Other government officials later walked back his striking statement by saying that the Cuban model needs some fine tuning. Nevertheless, dramatic changes are unfolding because the worldwide recession has ravaged Cuba, an island nation of 11 million people who largely are dependent on imported food and many other products. Cuba lacks a modern manufacturing infrastructure.

The Cuban economy has been failing since the Soviet Union axis collapsed in 1991 and withdrew its extensive presence. But over the last few years, the worldwide economic crisis has choked a system in which the Communist government controls more than 90 percent of the national economy. Many Cubans struggle to get enough to eat even with monthly government subsidies. An underground barter economy is their salvation. The limited capitalism is tightly controlled for privately run or community cooperatives and they lack basic supplies but are smothered with bureaucracy, taxes and personal earnings caps.

Deepening pain and unrest in Cuba are provoking bold actions that the U.S. government should note.
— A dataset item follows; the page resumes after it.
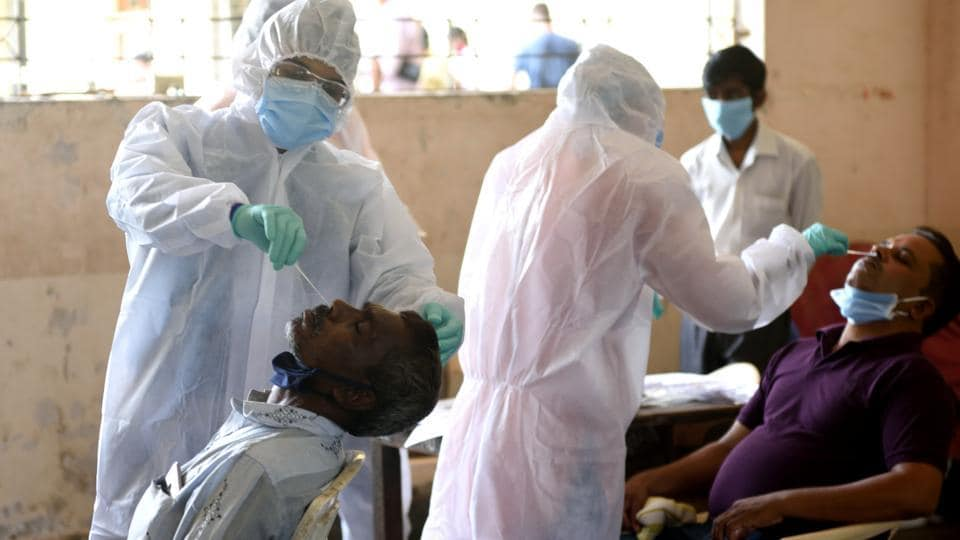 A BMC health care worker take a swab for antigen test in the Trombay during Covid-19 pandemic.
Raul Castro, the Cuban revolutionary’s brother who replaced him as president in 2008, announced last week that, by March, the Cuban government would lay off 500,000 government employees. They will have to seek jobs in the private sector. That proclamation is historic for the Castro regime. The government of an island with 5.1 million workers recognizes that it must entice more foreign investment and outside private capital if it has any chance to survive.

Additionally, the first wave of Cuban political dissidents was released from prison in July under an agreement with Spain in which 52 prisoners will be freed by November.

Americans should note the changing reality just 90 miles from south Florida. Legislation pending in Congress would loosen some restrictions in the U.S. trade embargo that began in 1962 and has spanned 10 presidential administrations.

The Travel Restriction Reform and Export Enhancement Act would allow Americans to travel to Cuba more freely and allow U.S. agricultural companies, including those in Missouri and the Midwest, to trade with Cuba without cumbersome and expensive financing that requires advance cash payment from Cuba and a third-party broker. While the United States protects its trade embargo, Europe, Latin America and China have found business opportunities in Cuba.

The hardest of Cuba’s hardliners are softening their rigid doctrine. The U.S. government should remain skeptical to ensure that any changes are real and fundamental. Yet the anti-Castro hardliners in Miami and a vocal minority in Congress no longer should reflexively block U.S. policy changes that would further open Cuba.